_DIRECTIONS FOR THIS TASK:_ Gather every line of the items below that contains the word "bank", and copy each such line in full. Letter case counts, so a line matches only if the capitalization is identical.

##############################

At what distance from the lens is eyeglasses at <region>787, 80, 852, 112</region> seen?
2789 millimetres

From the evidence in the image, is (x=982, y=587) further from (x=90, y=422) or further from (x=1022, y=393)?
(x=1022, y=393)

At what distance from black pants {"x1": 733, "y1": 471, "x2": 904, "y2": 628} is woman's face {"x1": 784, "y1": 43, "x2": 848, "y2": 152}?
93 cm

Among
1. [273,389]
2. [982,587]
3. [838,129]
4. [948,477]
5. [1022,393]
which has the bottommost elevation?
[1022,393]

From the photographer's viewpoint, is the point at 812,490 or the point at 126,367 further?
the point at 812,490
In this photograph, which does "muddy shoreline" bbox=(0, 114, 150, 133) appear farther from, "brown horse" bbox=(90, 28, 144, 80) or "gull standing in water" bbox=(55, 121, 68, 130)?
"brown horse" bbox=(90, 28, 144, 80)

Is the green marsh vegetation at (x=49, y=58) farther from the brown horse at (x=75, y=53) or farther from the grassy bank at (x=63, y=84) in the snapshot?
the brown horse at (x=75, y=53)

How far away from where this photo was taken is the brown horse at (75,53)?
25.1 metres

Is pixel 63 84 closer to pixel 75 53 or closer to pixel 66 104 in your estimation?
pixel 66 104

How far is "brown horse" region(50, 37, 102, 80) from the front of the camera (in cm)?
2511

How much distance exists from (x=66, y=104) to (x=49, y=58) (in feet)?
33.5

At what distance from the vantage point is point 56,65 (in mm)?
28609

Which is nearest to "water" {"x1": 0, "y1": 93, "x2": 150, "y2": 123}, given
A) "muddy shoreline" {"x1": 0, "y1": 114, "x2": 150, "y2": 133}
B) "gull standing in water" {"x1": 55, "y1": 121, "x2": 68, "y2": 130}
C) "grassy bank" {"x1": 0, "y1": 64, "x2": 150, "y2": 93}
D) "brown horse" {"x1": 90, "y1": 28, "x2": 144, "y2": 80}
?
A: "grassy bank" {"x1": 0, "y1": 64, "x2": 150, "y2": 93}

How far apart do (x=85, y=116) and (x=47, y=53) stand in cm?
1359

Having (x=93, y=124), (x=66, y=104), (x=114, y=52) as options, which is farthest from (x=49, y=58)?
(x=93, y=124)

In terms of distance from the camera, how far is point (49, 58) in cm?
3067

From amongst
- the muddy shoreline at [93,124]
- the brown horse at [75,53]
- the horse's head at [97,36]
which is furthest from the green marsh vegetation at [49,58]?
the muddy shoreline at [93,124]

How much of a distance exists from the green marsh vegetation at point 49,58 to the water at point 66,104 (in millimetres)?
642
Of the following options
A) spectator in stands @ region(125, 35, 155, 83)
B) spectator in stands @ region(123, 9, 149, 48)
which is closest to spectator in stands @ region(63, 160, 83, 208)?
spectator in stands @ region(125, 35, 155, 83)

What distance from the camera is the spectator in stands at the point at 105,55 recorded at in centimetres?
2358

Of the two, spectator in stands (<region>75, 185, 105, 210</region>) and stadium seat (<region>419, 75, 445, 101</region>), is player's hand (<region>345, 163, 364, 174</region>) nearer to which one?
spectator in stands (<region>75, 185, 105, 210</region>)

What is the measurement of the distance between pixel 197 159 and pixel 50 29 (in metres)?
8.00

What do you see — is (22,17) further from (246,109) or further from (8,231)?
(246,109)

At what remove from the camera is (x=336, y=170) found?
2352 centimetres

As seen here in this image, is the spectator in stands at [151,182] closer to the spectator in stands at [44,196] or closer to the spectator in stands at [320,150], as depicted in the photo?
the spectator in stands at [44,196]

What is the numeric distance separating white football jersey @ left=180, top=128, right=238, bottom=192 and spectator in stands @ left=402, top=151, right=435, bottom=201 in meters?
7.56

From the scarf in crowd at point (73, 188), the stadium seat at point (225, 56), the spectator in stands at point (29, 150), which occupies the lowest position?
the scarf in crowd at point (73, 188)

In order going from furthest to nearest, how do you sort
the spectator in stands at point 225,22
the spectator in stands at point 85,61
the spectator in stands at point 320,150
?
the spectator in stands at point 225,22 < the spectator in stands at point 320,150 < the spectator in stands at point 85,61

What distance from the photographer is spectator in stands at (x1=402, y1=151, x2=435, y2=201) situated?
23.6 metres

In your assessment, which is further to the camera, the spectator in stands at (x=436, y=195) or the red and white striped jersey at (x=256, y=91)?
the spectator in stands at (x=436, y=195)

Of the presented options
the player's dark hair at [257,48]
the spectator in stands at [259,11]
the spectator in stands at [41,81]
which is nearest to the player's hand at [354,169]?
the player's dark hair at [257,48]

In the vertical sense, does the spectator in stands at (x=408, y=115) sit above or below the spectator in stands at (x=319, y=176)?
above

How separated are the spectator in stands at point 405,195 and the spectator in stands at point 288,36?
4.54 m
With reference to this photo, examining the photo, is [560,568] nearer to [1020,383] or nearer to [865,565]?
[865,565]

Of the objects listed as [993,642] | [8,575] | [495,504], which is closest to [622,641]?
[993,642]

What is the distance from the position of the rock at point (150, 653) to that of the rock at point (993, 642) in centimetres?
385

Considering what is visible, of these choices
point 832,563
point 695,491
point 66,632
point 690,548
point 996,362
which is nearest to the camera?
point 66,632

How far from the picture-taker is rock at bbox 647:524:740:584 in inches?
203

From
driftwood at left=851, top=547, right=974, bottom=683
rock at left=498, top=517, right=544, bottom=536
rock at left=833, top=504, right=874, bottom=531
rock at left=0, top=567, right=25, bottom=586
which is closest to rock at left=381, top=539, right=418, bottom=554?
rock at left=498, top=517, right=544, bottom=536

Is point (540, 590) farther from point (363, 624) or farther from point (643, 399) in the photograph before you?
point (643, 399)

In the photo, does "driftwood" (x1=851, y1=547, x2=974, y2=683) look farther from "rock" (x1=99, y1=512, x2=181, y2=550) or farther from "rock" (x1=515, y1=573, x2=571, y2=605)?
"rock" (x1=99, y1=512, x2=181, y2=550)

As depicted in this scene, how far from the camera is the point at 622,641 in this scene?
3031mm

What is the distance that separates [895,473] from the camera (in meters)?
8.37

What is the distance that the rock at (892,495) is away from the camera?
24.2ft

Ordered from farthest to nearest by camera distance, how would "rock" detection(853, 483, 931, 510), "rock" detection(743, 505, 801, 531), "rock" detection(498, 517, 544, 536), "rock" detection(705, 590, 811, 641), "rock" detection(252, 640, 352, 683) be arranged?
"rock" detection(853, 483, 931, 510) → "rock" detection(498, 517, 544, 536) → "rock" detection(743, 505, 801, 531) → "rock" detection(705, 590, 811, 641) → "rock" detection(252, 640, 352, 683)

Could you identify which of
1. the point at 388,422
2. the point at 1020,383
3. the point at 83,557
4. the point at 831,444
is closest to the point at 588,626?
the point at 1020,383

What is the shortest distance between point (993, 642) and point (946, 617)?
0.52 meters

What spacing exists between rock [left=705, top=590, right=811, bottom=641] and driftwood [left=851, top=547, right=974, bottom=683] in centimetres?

##############################

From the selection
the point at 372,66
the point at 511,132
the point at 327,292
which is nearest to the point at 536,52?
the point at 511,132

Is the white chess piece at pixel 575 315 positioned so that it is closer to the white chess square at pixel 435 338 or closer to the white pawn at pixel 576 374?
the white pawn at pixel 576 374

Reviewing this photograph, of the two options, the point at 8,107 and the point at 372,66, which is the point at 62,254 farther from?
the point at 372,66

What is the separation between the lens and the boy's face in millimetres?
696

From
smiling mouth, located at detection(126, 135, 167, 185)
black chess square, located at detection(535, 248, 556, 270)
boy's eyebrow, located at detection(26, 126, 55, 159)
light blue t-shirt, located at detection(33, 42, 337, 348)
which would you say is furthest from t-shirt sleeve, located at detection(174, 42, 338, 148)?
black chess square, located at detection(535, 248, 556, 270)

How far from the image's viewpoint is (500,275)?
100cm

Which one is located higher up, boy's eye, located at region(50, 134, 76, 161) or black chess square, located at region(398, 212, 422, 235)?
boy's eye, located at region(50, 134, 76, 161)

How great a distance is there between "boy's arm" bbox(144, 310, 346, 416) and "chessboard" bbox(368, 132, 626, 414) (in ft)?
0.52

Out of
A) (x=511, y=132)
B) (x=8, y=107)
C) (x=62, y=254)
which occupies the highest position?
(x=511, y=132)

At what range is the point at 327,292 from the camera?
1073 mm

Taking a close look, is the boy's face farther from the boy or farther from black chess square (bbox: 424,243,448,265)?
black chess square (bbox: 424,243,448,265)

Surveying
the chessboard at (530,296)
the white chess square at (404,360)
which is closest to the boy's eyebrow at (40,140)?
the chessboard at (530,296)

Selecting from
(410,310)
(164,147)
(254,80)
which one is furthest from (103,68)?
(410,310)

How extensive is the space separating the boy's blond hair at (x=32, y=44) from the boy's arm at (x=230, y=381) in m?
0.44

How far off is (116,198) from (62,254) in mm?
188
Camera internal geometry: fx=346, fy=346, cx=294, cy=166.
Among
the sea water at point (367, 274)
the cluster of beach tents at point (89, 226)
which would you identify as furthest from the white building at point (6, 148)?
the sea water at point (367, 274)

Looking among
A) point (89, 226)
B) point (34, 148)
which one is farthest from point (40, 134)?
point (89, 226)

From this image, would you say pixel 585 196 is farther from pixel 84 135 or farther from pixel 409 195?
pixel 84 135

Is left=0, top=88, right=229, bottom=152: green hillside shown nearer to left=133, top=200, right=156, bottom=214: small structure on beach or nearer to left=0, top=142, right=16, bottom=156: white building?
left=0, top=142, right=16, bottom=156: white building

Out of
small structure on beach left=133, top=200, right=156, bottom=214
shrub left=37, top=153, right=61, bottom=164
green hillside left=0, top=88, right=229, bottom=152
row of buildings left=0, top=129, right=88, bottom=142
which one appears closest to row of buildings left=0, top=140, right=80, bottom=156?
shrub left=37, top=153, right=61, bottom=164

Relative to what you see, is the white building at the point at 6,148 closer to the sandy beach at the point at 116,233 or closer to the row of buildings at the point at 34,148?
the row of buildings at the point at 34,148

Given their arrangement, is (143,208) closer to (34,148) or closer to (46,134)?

##############################

_PROBLEM SOLUTION:_
Is the green marsh vegetation at (x=49, y=58) farther from the brown horse at (x=75, y=53) or farther from the grassy bank at (x=63, y=84) in the snapshot?
C) "grassy bank" {"x1": 0, "y1": 64, "x2": 150, "y2": 93}
A: "grassy bank" {"x1": 0, "y1": 64, "x2": 150, "y2": 93}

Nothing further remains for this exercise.